Les jeunes, c’est le pétrole d’Apt : la seule compétition du festival, tout à fait honorifique, est un jury lycéen qui s’investit totalement dans l’exercice après les cours, encadré cette année par Jean-Pierre Daniel, directeur du cinéma L’Alhambra à Marseille. (1) Ils donnent le ton mais c’est surtout la mobilisation de 90 classes du lycée, des écoles et collèges d’Apt et de ses environs qui impressionne. Il faut se balader dans les couloirs du lycée en plein festival et entendre toutes les conversations tourner autour du cinéma. Il faut se faufiler dans une salle réunissant cinq classes et sentir l’écoute quasi-religieuse de la « leçon de cinéma » d’Abderrahmane Sissako ou de Sarah Maldoror qui ont joué le jeu cette année de se disponibiliser durant trois jours pour rencontrer les élèves autour de leurs films. Il faut partager l’émotion des jeunes du jury qui ont eu la chance de passer une soirée avec Abderrahmane Sissako à parler de cinéma mais aussi celle de tous ces jeunes impressionnés par la profondeur des débats après ses films. Il faut avoir la chance, comme cela m’a encore été donné, de débattre avec les élèves après les projections ou dans leurs classes, et de les entendre vibrer, tous âges, origines ou conditions confondus, avec les films qu’ils ont eu l’occasion de découvrir. Il faut aussi voir l’émotion des réalisateurs devant l’intérêt d’élèves qui vont parfois jusqu’à leur offrir un poème illustré en souvenir !
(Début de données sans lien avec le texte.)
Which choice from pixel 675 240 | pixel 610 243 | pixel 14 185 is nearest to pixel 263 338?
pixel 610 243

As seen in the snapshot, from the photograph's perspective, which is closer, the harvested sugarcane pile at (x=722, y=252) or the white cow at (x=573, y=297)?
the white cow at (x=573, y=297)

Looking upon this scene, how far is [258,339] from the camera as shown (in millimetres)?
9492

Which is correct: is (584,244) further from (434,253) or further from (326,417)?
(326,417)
Certaines conditions sont bien sûr à remplir. D’abord, avoir un proviseur ouvert et prêt à s’investir : une journée lycéenne a été organisée le mardi, premier jour du festival. Cela veut dire que le lycée ferme et que les 441 élèves sont au cinéma pour voir chacun deux films en présence des réalisateurs Sarah Maldoror et Abderrahmane Sissako ! Cela n’irait pas sans le soutien de la Région. Le festival l’a demandé et obtenu. Il faut bien sûr aussi des professeurs motivés. Une vingtaine d’entre eux était présente un samedi, sans rémunération, à une journée de formation que j’animais quinze jours avant sur les cinémas d’Afrique et les films du festival. Et il faut encore un relais dans le lycée même : Danielle Bruel, déléguée de l’association « Le Goût de lire en pays d’Apt » pour le soutien pédagogique, déploie une incroyable énergie pour mobiliser tout le monde.
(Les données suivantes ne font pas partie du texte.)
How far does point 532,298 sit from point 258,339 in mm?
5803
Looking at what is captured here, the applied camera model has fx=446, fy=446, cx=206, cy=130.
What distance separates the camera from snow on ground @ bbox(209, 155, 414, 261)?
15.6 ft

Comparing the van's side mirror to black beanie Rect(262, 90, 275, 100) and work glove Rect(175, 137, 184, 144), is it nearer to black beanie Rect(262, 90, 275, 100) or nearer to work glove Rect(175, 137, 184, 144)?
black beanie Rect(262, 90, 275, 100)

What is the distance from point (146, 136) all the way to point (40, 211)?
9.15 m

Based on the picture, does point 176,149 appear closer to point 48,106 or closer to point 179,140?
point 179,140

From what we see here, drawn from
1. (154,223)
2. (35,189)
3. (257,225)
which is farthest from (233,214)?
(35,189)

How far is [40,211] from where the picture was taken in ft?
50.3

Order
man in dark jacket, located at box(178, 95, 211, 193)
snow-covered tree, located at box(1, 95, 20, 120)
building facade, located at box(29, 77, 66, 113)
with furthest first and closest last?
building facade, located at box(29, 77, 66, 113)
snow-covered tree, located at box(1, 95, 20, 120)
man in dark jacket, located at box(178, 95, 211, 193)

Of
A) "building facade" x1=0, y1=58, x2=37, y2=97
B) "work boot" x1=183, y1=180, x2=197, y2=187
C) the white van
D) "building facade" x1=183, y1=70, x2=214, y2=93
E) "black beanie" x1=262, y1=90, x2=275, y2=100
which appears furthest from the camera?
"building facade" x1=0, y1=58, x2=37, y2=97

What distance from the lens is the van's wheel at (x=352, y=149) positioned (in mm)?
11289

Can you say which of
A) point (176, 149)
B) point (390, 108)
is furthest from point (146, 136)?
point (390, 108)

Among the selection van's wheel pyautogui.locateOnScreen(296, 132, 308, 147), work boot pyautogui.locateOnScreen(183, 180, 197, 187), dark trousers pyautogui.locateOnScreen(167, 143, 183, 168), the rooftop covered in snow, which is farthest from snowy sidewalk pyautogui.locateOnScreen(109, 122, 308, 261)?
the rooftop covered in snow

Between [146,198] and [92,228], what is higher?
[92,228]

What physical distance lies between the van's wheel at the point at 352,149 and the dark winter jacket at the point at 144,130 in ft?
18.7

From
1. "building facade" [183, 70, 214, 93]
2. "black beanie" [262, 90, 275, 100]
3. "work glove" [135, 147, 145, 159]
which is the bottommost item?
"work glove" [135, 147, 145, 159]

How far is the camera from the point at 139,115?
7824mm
Mais la sauce ne prendrait pas s’il n’y avait pas la qualité de la programmation très sélective de l’équipe dirigée par ce vieux routard du cinéma qu’est Dominique Wallon, ancien directeur du CNC. Et s’il n’y avait pas les échanges durant les 20 séances publiques et les 22 projections scolaires avec les réalisateurs : Mahamat Saleh Haroun, Samba Félix N’Diaye et Angèle Diabang Brener sont également venus présenter leurs films, tandis que la journaliste rwandaise Madeleine Mukamabano et l’actrice ivoirienne Naky Sy Savané intervenaient aussi, ou que le critique Michel Amarger ou moi-même animions les débats restants.
Les jeunes voient les films en séances scolaires, en parlent à la maison, ce qui motive leurs parents à venir les voir pour en discuter avec eux. Radio trottoir aidant, le festival a même rempli les séances d’après-midi et refusé du monde le soir à six séances de la grande salle. Il faut préciser qu’Apt est un bourg d’à peine 12 000 habitants doté d’un seul cinéma de trois salles qui, comme bien des salles historiques, porte un de ces noms du temps où le cinéma était comme les jeux du cirque qui réunissaient le peuple : le César.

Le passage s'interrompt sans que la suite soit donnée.